We are infinitely perplexed by debates that arise between camps that should seemingly be in agreement and that are ostensibly working towards the same ends. Of late we have observed an artificially two-sided, black-and-white, green-and-brown debate over edible landscapes vs. ornamental ones. The most die-hard of edible landscape proponents insist that ornamental landscapes are wasteful and useless and that any available greenspace one has should be devoted to growing one’s own food. “Productive landscapes” they refer to them as. And so it goes that productive = good; ornamental = bad. In a flaccid attempt at infusing pop culture into the debate, one blogger went so far as to describe ornamental landscapes as “so ’80s,” in essence ignoring the 4,000+ year history of ornamental gardens. The whole debate recalls the native vs. non-native one in which native = good and non-native = weedy and bad. Black and white, green and brown, with us or against us.
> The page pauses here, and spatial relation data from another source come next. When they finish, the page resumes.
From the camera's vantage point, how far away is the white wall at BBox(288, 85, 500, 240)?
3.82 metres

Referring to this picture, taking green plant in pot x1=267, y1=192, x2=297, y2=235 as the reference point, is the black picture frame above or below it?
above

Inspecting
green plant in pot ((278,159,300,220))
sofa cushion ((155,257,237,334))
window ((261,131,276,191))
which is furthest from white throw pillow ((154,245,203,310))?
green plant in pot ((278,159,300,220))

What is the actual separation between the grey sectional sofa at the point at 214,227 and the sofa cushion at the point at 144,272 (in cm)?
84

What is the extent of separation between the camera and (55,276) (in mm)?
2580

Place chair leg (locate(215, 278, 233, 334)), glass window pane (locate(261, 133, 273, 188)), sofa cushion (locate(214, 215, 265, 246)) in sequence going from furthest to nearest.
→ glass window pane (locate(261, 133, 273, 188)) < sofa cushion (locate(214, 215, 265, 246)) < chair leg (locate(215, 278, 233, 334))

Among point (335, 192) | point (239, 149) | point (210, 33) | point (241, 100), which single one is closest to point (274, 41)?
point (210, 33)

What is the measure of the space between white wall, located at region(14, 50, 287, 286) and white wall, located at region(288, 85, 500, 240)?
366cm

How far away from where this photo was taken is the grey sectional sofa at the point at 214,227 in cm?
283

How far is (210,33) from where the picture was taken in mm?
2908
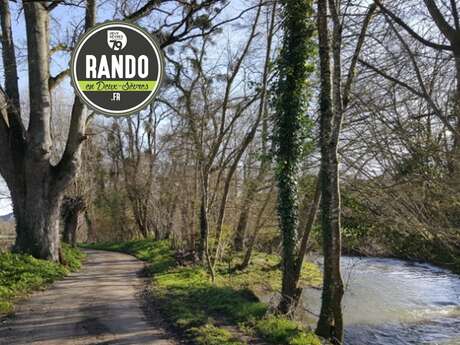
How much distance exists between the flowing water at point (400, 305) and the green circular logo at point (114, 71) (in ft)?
18.7

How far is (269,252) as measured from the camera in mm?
22719

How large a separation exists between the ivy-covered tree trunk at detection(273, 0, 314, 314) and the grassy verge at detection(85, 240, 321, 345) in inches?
58.2

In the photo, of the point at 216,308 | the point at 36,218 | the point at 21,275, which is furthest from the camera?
the point at 36,218

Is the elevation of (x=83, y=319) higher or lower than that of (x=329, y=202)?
lower

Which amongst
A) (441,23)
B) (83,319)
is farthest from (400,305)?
(441,23)

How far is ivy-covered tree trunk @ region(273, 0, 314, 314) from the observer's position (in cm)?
1055

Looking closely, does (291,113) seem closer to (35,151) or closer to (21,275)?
(35,151)

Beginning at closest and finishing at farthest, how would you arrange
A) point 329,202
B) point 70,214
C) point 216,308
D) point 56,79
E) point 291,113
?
point 329,202, point 216,308, point 291,113, point 56,79, point 70,214

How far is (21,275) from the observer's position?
33.4 ft

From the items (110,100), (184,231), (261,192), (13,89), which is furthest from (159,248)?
(110,100)

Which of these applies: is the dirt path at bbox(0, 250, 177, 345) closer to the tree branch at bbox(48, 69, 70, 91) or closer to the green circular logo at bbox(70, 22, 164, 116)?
the green circular logo at bbox(70, 22, 164, 116)

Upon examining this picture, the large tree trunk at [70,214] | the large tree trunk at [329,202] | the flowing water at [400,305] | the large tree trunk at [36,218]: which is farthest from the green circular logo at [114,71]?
the large tree trunk at [70,214]

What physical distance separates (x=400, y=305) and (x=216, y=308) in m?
7.49

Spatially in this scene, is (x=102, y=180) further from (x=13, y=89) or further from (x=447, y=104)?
(x=447, y=104)
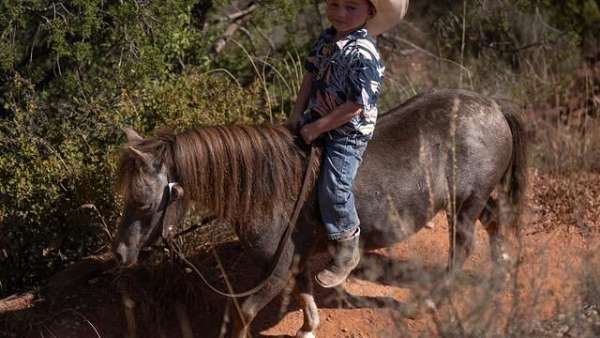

Prairie-inspired front-yard landscape in Plano, TX
But what of those grey areas, and the proverbial areas of the color that green mixed with brown make? What of an ornamental landscape that is chock-full of pollinator-attracting perennials that provide food for the suffering monarch population? What of Perovskia atriplicifolia / Russian Sage, which, while not native to the US, blooms endlessly from June to October, attracts a staggering swath of pollinating bees, is remarkably drought-tolerant, and is completely non-invasive? Within these artificially two-sided debates, there is no room for these questions. It is as if, in an effort to bolster the validity of one’s mission – be it edibles, native plants, government spending, etc. – we feel compelled to eliminate the grey areas altogether, as they may weaken our respective missions or agendas. As a result, people working towards the same end of reducing the impact of humans on the environment are pitted against each other in a debate that shouldn’t be. The truth of the matter is that some people want to grow their own food, and some simply don’t (there’s nothing wrong with purchasing your produce from the farmers’ market, is there?). Some want a wild, all-native landscape, and some want something tidier while still including plants that will attract wildlife. Why we insist on diluting the validity of the sustainability movement through these artificially black-and-white arguments is beyond us.